Sticky Red Apple Balsamic Ribs
Apple and ribs is a classic combo, and our Red Apple Balsamic is the perfect choice in a sticky BBQ sauce! Paired with rich Garlic Olive Oil to balance the sweetness, this recipe is bound to become a new summer cookout favourite!
Sticky Red Apple Balsamic Ribs
Rated 5.0 stars by 1 users
Category
Mains, meat
Cuisine
American
Servings
6-8
Prep Time
10 minutes
Cook Time
35 minutes
Ingredients
- 
1 Large onion, diced 
- 
2 Garlic cloves, minced 
- 
                
2 Tbsp. Garlic Olive Oil 
- 
1 Tsp. Crushed chili flakes 
- 
2 Cups ketchup 
- 
2 Cups tomato sauce 
- 
1 Cup brown sugar 
- 
                
1 Cup Red Apple Balsamic 
- 
½ Cup molasses 
- 
3 Tsp. Smoked Paprika 
- 
1 Tsp. Ground cinnamon 
- 
Salt and pepper, to taste 
- 
2 Racks of ribs 
- 
                
Silk Road Memphis Pork Rub 
Directions
- Preheat your oven to 300°F (150°C). Place ribs on a baking tray and generously season with the Memphis Pork Rub, ensuring the ribs are evenly covered. 
- Place the seasoned ribs on a baking sheet and cover them with aluminum foil. Bake in the preheated oven for 2.5 to 3 hours, or until the meat is tender and easily pulls away from the bones. 
- In a large saucepan, sauté onion, garlic, and chili flakes in Garlic Olive Oil on low-medium heat until the onion is soft, about 3-5 minutes. 
- Add ketchup, tomato sauce, brown sugar, Red Apple Balsamic, molasses, smoked paprika, cinnamon, salt, and pepper. Stir well to combine. 
- Bring the sauce to a boil, then reduce the heat to a simmer. Cook uncovered until the sauce has thickened, about 30 minutes. For the best flavor, allow the sauce to cool and sit overnight before using. 

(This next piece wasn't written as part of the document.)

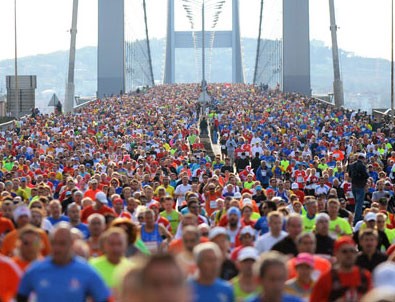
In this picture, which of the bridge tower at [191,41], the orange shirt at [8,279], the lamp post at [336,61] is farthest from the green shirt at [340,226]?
the bridge tower at [191,41]

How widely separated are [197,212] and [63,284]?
7434mm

- Once the ribs are cooked, preheat your barbecue to medium-high heat. Carefully transfer the ribs from the oven to the barbecue 
- Brush the sauce generously over the ribs, coating them evenly. Grill the ribs on the BBQ for 5-10 minutes per side, or until the sauce is caramelized and slightly charred. 
- Remove the ribs from the BBQ and let them rest for a few minutes before slicing and serving. Any leftover sauce can be refrigerated in an air-tight jar for later use. 
Recipe Video
Recipe Note
This recipe does make a lot of sauce, so you can halve it if you don't plan on needing that much.
 
         
        
       
          
YUM! Can’t wait to try these out this weekend with a tangy coleslaw on the side.